None of that matters in terms of where the X5 was manufacturer, because the plant location is digit 11, L for X5s. All X5s were manufactured in Spartanburg, South Carolina, and should have an L as the 11th digit of the VIN.
The confusion (better referred to as an urban myth?) over German-built X5s seems to have come from the W in the first location of the VIN of some X5s.
An article from 1999:
Quote:
BMW shuns 'Made in USA' code
VIN switch could confuse buyers, investigators
By James R. Healey, USA TODAY
GREER, S.C. -- BMW, hoping to portray its U.S.-made models as equal to those it builds in Germany, is violating convention -- and possibly federal regulations -- in assigning vehicle identification numbers to models manufactured here.
Z3 sports cars and X5 sport-utility wagons, models made only at this plant, have the Germany code "W" at the start of their VINs, instead of the U.S. "4" assigned to the factory.
The National Highway Traffic Safety Administration, which polices VINs, says it is investigating BMW's switch. NHTSA uses VINs to identify vehicles in safety recalls.
Legal or not, BMW's move could confuse buyers about a car's origins, confound law-enforcement and insurance-fraud investigations, and put the owner of a stolen vehicle at risk of a fraud charge.
BMW began the switch to "W" last year "to reflect our confidence that these vehicles are every bit as good as anything built in Germany," spokesman David Buchko says.
"We are in compliance with the regulations," he says. "We couldn't change the identifier without the consent of NHTSA. They know and have given their approval."
"That can't be true," says Dorothy Nakama at the NHTSA chief counsel's office. "If anybody here did that, they didn't have the authority."
NHTSA contracts with the Society of Automotive Engineers to assign the VIN's first three characters, identifying maker and country of manufacture. The VIN is a combination of 17 numbers and letters.

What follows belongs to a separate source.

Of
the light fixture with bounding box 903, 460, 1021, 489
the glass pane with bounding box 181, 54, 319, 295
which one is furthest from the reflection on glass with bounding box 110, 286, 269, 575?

SAE assigned this plant "4" at start-up in 1994 and has no record of approving a change, SAE spokesman Dave Schwartz says. "They would have to come to us, and we would not give them that approval. We assign according to the dirt the plant's built on, not the headquarters of the company."
The VINs of all vehicles made for U.S. sale are recorded by the National Insurance Crime Bureau. NICB data are used by police and insurance investigators. "If you don't know what nation it was produced in, it would screw up your investigative process," says Ed Sparkman at NICB.
One predictable problem from BMW's switch: A VIN-savvy lawman investigating a stolen vehicle notices that the first character is "W," for Germany, but the 11th is "L," BMW's internal code for the U.S. factory. Because the "W" and "L" contradict each other, the investigator might turn on the owner, suspecting that person invented a VIN to collect insurance on a non-existent car.
"A 'paper' vehicle; happens all the time," Sparkman says.